• _TEXTE_

Pertes et profits. Voilà un beau sujet que l’on aurait pu proposer aux candidats bacheliers qui transpirent ce lundi 17 juin sur leur copie : qu’est-ce qui fonde la puissance ? Pour un Etat, le premier élément est bien sûr celui de la force légale, le second sa monnaie. Un privilège qui a accompagné l’émergence des nations modernes. Il n’est donc pas étonnant que Facebook, avec ses 2,4 milliards de « citoyens », choisisse de créer sa propre devise au moment même où le débat s’avive partout, y compris aux Etats-Unis, sur l’opportunité de son démantèlement. La monnaie est en effet un puissant vecteur d’intégration. C’est pour renforcer l’unité de l’Europe que ses promoteurs ont créé l’euro. Pour accélérer les échanges et les rendre plus économiques.
L’idée semble lumineuse. Plus besoin d’argent liquide, de carte de crédit, d’opérations de change. L’argent sans couture. Une vraie révolution qui devrait malmener le modèle économique des banques, fait de commissions en tout genre, notamment sur les paiements par carte et sur les changes.

• _CONSIGNE_
Recopiez le passage du texte sur la monnaie de Facebook allant de « L’idée semble lumineuse. » jusqu’à « sur les changes. », en remplaçant « banques » par « établissements bancaires ». Pour répondre, appuyez-vous uniquement sur le texte.

(Entrées de données enregistrées)
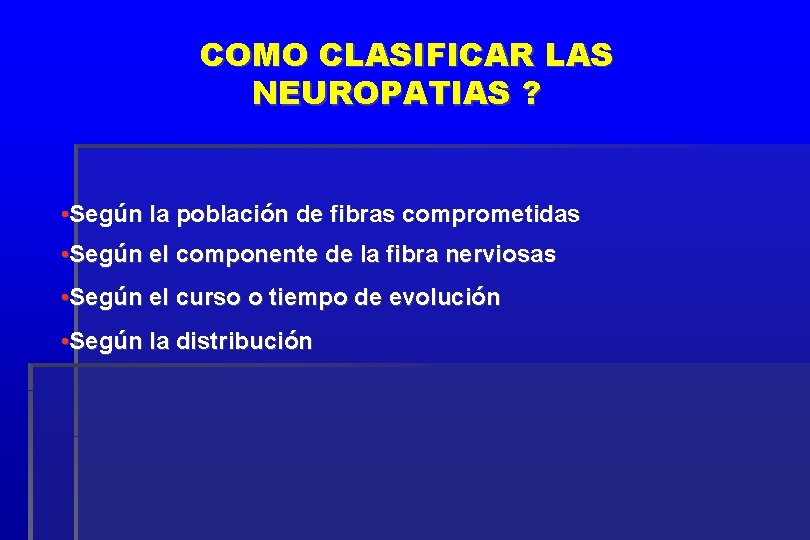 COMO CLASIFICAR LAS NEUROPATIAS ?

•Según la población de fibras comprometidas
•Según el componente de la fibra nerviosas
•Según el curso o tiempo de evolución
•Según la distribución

• _RÉPONSE ATTENDUE_
L’idée semble lumineuse. Plus besoin d’argent liquide, de carte de crédit, d’opérations de change. L’argent sans couture. Une vraie révolution qui devrait malmener le modèle économique des établissements bancaires, fait de commissions en tout genre, notamment sur les paiements par carte et sur les changes.